Given instruction: Copy out the rows below word for word, starting at the line that contains "As depicted, is" and ending at the line that contains "1070 centimetres", with both of those lines included.

The data:
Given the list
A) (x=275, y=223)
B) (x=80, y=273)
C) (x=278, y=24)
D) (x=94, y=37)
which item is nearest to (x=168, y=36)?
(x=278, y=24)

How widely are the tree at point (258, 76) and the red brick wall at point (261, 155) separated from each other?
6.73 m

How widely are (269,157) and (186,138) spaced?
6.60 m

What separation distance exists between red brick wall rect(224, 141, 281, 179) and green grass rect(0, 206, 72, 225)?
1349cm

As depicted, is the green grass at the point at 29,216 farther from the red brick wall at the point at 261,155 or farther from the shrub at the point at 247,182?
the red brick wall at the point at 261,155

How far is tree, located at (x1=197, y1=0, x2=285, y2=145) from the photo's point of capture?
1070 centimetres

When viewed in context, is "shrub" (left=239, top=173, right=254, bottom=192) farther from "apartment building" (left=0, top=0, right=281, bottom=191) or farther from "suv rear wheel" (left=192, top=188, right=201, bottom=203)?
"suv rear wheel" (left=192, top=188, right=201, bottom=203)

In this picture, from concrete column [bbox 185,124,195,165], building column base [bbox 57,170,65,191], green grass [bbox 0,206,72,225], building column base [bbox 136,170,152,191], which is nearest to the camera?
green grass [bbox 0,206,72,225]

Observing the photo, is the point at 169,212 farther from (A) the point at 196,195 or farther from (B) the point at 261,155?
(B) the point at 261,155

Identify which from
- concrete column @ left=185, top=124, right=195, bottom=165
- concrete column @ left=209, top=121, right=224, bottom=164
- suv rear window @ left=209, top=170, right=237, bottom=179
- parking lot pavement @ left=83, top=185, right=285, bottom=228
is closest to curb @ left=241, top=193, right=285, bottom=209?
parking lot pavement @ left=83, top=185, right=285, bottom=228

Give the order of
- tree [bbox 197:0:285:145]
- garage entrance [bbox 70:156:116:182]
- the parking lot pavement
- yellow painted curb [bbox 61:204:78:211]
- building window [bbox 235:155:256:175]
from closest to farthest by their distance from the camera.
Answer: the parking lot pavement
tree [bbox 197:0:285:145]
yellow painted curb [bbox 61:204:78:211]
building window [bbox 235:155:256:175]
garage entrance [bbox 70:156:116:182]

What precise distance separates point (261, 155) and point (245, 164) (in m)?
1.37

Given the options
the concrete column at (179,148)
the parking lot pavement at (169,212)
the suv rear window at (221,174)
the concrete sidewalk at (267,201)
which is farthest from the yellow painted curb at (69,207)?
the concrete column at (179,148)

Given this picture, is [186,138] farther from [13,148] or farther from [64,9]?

Answer in full:
As depicted, is the green grass at the point at 29,216 farther from the red brick wall at the point at 261,155 or farther from the shrub at the point at 247,182?
the red brick wall at the point at 261,155

How far is tree, located at (x1=197, y1=0, x2=285, y2=145) from the photo's point of capture?
1070 centimetres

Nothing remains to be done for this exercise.